Wednesday, February 24, 2010

Muffins of Doom

I've been sick since Saturday or so (thanks, probably, to my unusually fatty bones), and got a surprise visit this morning from Gloria, who'd heard I was sick brought some of her famous Muffins of Doom over (I hadn't had any since July, so they were a real treat).

It was less a treat to see how excited Gloria was about my family's ill health. I've had a fever and some ears-and-throat infection I get whenever I don't sleep enough, Kira's got pinkeye and two ear infections, Nicole has been feeling gross. A bad week, for sure, but Gloria seems to think it's a sign of the Apocalypse.

"I look at your family, and it's like I can see a hoofprint from my favorite horseman," she said. "Man, I miss you guys."

Then, of course, she had to rejoice over recent events on Capitol Hill.

"I don't think Barack Obama is the Anti-Christ, but he's definitely an Anti-Christ" she said. "Why do you think he and Congress are trying so hard to do something about health care? They know that pestilence has to come before Jesus comes back, and they don't want Jesus to come. Shame on them!"

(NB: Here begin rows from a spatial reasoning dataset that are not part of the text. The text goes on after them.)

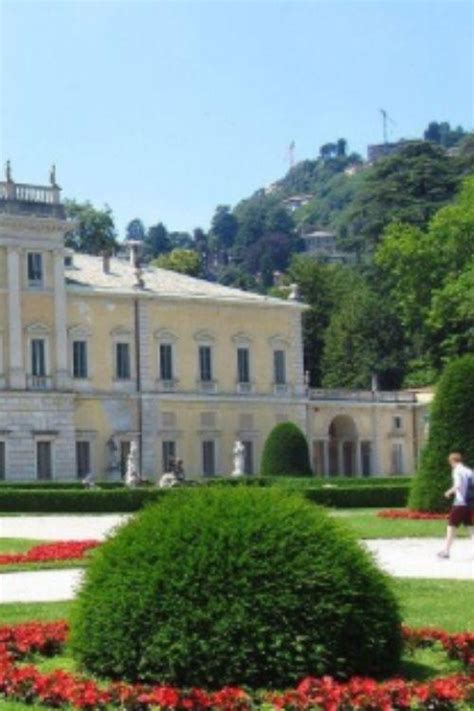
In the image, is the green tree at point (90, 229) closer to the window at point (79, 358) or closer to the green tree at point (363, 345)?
the green tree at point (363, 345)

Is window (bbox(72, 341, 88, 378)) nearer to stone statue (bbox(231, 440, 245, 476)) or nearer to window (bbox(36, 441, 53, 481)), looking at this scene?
window (bbox(36, 441, 53, 481))

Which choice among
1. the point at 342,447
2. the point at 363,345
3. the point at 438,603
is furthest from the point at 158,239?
the point at 438,603

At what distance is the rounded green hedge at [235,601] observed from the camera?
9352mm

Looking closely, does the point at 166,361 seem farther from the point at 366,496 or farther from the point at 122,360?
the point at 366,496

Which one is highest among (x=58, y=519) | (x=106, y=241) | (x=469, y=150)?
(x=469, y=150)

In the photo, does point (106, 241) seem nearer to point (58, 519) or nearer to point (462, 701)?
point (58, 519)

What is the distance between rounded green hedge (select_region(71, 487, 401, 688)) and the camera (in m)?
9.35

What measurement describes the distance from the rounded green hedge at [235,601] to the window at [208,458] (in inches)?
2034

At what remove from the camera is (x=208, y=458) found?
61812mm

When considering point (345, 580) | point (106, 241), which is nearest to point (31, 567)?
point (345, 580)

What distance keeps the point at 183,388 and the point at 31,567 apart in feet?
136

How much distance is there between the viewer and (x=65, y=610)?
14.6 metres

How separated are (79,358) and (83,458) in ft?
13.0

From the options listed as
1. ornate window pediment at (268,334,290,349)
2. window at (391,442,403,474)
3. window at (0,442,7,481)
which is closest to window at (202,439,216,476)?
ornate window pediment at (268,334,290,349)
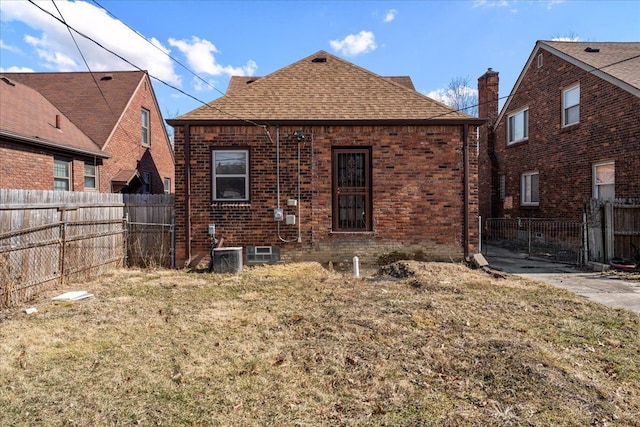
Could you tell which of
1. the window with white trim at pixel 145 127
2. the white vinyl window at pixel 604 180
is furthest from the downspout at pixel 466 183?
the window with white trim at pixel 145 127

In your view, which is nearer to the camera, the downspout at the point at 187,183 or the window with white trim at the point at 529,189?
the downspout at the point at 187,183

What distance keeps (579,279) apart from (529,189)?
802 centimetres

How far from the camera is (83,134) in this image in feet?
47.1

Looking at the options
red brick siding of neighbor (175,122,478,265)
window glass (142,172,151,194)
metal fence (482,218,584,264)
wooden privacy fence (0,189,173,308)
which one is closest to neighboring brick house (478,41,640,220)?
metal fence (482,218,584,264)

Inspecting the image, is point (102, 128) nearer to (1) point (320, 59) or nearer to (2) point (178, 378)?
(1) point (320, 59)

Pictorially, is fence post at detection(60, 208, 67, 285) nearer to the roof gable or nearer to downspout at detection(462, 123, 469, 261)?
downspout at detection(462, 123, 469, 261)

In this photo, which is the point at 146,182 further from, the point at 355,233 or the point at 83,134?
the point at 355,233

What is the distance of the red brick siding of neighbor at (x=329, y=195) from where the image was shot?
955cm

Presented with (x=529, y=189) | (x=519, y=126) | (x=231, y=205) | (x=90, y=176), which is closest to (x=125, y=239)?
(x=231, y=205)

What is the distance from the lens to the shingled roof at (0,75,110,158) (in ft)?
35.7

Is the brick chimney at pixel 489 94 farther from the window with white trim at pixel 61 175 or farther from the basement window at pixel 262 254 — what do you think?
the window with white trim at pixel 61 175

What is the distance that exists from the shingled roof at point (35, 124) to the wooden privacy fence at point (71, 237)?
3.96m

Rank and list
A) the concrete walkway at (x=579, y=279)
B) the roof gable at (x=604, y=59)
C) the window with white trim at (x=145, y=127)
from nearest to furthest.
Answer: the concrete walkway at (x=579, y=279), the roof gable at (x=604, y=59), the window with white trim at (x=145, y=127)

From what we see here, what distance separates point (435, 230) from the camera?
31.5ft
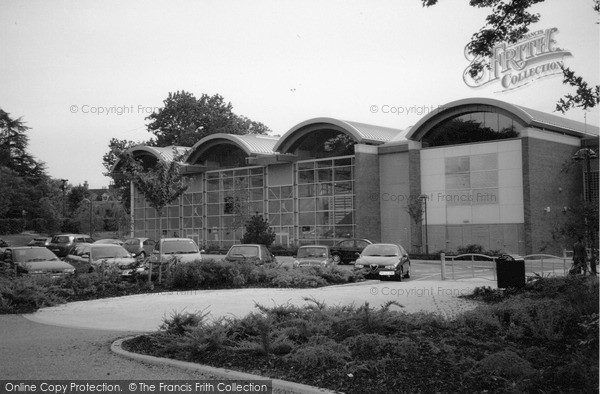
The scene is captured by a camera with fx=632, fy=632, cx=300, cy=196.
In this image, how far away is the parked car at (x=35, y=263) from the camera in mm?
18875

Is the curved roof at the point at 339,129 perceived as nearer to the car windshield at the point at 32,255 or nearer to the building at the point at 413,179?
the building at the point at 413,179

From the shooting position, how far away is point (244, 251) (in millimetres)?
24484

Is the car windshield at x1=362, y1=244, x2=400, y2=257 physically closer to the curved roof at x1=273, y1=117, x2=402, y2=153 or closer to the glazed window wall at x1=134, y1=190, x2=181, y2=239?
the curved roof at x1=273, y1=117, x2=402, y2=153

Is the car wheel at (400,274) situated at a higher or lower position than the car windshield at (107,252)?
lower

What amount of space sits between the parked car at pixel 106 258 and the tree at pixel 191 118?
52.1 metres

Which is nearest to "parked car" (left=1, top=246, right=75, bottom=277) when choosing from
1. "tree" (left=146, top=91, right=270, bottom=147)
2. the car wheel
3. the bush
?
the car wheel

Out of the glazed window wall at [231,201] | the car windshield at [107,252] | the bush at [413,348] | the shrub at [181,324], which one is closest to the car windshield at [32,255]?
the car windshield at [107,252]

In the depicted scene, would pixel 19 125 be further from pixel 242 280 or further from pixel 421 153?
pixel 242 280

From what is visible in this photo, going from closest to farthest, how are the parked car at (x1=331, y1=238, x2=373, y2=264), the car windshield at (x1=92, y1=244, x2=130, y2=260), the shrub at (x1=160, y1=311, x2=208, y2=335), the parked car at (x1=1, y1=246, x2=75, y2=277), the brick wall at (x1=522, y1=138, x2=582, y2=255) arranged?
the shrub at (x1=160, y1=311, x2=208, y2=335)
the parked car at (x1=1, y1=246, x2=75, y2=277)
the car windshield at (x1=92, y1=244, x2=130, y2=260)
the parked car at (x1=331, y1=238, x2=373, y2=264)
the brick wall at (x1=522, y1=138, x2=582, y2=255)

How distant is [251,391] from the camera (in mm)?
6730

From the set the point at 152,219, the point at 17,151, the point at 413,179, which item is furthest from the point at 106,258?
the point at 17,151

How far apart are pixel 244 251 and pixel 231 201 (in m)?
29.9

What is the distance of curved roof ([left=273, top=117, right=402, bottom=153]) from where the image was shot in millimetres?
45312

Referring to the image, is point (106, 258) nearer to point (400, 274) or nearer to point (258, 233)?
point (400, 274)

Gloria already knows I don't agree with her about health care, so I kept myself busy with one of her banana muffins and just listened.

"At first, I just missed President Bush. He was such a good President, Apocalypse-wise" she said, "but lately, what with the election of Senator Brown and the record snowstorms in Washington--well, I'm as giddy as a little school girl on the first day of school. The End is near and not even a bearded Hilary Clinton could stop it!"

The thing about bananas that makes them so appropriate for muffins of doom, Gloria once told me, is that they have to "ripen in iniquity" first. I may not agree with her about politics or what is and isn't a sign from God, but I appreciate the way she talks. Sometimes, with friends, form trumps content--and it's nice to have good friends.